I am wondering about the current state of libraries for reverse mode AD, specifically for differentiating \mathbb{R}^n \to \mathbb{R} functions that

  1. accept an AbstractVector and return something Real,
  2. may contain branches (in my experience, everything nontrivial does),
  3. n is too large for a single SVector (think 1-6k), but the input is broken up to smaller pieces (groups of parameters, hyperparameters, etc) that may contain SVectors.

While I am following developments with interest, I am mainly interested in libraries that work, or can be made to work with a reasonable effort (eg reporting an issue and getting an answer within a few days with a solution or hints on how to make a PR) at the moment.

My experience is the following:

  1. ForwardDiff is of course forward mode, but super-robust and a good fallback. Surprisingly, it is quite competitive for large n, with some tricks (chunk size, etc, detailed in the manual).
  2. ReverseDiff is reliable, but pre-compiling the tape quickly gets one in trouble unless the code path is 100%-and-I-mean-it deterministic. Recreating a tape each time slows it down.
  3. Flux is reliable, but a bit more picky about code being really generic.
  4. Nabla requires that code works with types which are not necessarily <: AbstractVector, this makes it difficult to use.
  5. Zygote is fast when it works, but I found that breaking issues are not fixed for months, so in practice it is not usable.

I have not tried Yota, or the other libraries. I am curious to hear stories from AD users — maybe I missed something obvious.

16 Likes

Can you provide a couple of examples of branching you meet in practice? I have a couple of ideas how to add support for dynamic graphs to Yota (albeit with lower performance), but without real use cases they might be waste of time.

My experience is that it is very difficult not to run into (insidious, well-hidden) branches for any sufficiently complex and nonlinear calculation of otherwise (mathematically) continuous functions.

A simple example would be anything calling StatsFuns.log1pexp.

Even if branches are not handled, it would be great if the user got an error when a path that is different from the taped one is taken.

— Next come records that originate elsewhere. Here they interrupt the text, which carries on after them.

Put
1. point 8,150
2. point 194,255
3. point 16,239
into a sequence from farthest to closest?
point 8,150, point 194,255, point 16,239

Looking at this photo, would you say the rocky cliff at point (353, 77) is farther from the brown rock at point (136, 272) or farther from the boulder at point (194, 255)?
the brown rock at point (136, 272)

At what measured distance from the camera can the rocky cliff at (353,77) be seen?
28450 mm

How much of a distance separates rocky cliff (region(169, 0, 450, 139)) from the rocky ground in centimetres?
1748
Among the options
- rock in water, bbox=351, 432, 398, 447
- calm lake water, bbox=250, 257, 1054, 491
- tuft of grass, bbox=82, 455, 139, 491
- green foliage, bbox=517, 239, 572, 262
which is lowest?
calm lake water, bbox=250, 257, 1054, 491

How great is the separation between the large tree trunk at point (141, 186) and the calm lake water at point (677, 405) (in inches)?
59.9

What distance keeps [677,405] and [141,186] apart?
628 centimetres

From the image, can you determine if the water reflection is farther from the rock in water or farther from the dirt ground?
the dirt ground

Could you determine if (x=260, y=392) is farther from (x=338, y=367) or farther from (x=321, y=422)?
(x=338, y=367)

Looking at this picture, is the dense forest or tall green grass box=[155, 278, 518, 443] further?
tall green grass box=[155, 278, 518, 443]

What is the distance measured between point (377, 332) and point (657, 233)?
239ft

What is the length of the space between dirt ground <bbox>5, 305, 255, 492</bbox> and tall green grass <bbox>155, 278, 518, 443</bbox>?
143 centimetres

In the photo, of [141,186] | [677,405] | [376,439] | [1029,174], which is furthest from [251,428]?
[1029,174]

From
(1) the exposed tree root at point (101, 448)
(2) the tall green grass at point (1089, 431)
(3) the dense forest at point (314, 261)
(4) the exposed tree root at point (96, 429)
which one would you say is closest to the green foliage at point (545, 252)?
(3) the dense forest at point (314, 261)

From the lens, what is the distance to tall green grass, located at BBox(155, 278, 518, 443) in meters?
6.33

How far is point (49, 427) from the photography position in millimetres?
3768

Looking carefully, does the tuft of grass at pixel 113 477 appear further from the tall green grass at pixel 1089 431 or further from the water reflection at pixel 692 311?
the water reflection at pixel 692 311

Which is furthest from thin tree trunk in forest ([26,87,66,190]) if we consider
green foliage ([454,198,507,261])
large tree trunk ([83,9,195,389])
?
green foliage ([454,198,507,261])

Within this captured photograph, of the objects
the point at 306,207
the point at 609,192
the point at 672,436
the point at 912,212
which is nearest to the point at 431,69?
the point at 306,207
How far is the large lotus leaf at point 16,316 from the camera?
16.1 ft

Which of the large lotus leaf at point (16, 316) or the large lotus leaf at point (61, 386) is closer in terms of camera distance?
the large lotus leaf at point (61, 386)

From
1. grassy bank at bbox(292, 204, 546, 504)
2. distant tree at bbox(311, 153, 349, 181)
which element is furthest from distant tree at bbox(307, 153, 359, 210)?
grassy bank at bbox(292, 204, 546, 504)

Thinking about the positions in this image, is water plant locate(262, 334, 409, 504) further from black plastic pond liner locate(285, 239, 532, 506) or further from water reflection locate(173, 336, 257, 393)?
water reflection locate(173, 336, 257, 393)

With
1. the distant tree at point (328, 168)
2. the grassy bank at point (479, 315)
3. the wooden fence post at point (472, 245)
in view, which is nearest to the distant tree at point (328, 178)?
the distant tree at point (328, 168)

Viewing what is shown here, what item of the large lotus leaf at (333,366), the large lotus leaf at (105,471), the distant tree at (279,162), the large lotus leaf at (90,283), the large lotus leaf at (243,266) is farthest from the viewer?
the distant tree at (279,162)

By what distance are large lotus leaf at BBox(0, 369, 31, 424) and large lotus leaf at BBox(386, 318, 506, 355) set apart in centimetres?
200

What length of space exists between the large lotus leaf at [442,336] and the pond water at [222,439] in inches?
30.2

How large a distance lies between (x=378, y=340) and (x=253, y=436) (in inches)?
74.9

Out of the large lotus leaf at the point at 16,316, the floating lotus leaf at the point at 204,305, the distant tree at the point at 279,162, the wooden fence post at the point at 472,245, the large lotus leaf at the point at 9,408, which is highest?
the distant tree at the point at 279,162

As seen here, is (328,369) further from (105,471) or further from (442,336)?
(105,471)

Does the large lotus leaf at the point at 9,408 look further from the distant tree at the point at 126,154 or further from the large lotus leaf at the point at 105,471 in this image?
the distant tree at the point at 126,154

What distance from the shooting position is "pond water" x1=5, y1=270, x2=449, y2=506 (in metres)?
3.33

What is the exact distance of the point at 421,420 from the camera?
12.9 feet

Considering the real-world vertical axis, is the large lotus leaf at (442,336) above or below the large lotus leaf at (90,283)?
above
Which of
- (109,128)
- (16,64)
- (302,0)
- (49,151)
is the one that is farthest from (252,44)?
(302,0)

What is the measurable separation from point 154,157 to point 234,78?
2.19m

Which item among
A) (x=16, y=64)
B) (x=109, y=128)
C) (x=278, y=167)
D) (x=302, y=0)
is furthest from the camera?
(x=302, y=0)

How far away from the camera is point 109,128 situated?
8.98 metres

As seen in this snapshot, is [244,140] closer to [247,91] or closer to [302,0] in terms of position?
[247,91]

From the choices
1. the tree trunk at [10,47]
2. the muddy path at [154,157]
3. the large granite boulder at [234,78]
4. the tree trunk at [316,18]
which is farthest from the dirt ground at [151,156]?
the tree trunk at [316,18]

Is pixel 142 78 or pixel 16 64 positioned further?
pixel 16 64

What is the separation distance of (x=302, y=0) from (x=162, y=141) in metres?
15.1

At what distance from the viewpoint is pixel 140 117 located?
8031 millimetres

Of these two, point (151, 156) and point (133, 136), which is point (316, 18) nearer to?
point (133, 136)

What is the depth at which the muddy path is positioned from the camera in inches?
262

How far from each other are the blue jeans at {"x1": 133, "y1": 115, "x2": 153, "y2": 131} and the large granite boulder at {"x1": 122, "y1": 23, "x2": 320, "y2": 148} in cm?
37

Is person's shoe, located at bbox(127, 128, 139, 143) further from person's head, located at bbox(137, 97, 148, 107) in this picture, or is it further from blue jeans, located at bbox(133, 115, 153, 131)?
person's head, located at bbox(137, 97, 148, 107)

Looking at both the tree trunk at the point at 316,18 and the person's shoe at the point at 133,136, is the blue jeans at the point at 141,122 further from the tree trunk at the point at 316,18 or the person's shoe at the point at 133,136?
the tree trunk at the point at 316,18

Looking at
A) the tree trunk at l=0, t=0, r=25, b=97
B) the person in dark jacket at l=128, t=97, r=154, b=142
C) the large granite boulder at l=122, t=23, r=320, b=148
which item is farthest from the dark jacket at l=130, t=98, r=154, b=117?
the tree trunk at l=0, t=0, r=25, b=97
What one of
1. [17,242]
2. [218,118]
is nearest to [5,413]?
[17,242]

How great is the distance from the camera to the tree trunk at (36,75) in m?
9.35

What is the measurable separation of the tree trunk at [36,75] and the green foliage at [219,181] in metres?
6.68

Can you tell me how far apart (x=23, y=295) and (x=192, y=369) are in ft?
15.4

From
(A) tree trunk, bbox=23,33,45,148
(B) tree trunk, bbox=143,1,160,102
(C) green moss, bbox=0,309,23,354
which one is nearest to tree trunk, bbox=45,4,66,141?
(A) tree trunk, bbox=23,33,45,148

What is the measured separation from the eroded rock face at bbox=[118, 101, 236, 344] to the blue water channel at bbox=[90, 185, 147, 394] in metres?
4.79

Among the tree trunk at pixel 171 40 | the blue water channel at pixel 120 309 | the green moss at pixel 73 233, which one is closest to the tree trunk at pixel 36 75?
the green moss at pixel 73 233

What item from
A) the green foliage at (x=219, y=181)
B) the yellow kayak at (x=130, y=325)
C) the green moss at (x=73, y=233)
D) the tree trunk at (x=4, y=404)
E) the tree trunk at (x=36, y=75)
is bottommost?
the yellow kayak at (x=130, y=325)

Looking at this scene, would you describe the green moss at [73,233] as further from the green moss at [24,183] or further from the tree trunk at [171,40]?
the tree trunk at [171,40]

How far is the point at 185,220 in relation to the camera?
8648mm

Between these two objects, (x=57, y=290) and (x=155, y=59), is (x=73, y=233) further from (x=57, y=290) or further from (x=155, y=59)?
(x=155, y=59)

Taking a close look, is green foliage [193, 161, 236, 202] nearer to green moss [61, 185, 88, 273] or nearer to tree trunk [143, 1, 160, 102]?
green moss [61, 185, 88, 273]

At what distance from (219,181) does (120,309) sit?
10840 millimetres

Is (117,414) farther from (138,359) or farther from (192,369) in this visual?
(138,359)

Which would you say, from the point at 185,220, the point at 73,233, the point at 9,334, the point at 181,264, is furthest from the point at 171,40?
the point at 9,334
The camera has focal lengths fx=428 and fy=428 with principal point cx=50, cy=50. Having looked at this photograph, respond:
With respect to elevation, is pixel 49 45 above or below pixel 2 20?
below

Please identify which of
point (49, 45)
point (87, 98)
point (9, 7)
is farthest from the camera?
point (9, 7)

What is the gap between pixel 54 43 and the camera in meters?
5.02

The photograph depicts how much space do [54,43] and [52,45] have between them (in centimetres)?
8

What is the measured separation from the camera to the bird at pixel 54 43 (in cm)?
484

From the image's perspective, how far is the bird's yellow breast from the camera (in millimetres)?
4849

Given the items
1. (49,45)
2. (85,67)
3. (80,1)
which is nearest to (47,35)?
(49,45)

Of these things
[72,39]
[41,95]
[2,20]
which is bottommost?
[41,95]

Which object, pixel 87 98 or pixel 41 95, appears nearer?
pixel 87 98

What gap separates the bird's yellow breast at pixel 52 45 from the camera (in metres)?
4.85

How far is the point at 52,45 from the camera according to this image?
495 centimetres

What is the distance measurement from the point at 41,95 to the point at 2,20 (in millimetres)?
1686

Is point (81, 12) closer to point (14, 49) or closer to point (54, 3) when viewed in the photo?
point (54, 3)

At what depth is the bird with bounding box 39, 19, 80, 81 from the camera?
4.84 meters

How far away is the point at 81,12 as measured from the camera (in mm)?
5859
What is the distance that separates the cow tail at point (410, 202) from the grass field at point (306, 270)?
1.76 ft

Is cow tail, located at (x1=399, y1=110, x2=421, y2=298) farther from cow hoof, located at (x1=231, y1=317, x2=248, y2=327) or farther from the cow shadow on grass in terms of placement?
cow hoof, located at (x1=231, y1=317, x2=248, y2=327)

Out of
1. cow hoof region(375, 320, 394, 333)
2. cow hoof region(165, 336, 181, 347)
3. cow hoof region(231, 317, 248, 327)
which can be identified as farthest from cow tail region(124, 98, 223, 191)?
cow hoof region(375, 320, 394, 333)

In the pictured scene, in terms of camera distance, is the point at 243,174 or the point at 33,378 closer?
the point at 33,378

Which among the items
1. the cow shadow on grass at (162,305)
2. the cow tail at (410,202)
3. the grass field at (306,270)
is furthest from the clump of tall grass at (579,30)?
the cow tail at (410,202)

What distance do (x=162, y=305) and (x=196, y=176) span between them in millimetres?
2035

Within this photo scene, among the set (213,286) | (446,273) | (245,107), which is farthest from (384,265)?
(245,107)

Perhaps this can be done by turning branches into assertions that throw a BranchOutsideTapeError, which the user could catch and recompile the tape.

Of course the other workaround is to code AD primitives for all of these functions. But they are so easy to miss in practice, so the error above would be better than giving an incorrect result silently.

My goal is to have automatic differentiation support using multivariable dual numbers with Grassmann.jl

Once that’s implemented, things will get much more interesting for me…

Although I don’t work with AbstractVector but TensorAlgebra instead, and instead of Real I have a separate basis for scalar values (from which you get real values contained inside)

1 Like

Can you point me to your issue / bump it on github? We’re definitely still in a beta stage so can’t make any promises, but if I can often prioritise stuff that’s blocking people’s work.

1 Like

Your link has a typo, “Gassmann”

1 Like

It is

1 Like

Thanks. This will be next in the queue when I’m looking through Zygote issues next.

2 Likes

Thanks. I have an open PR that I could merge for LogDensityProblems.jl once this is fixed, which would allow the use of Zygote in MCMC.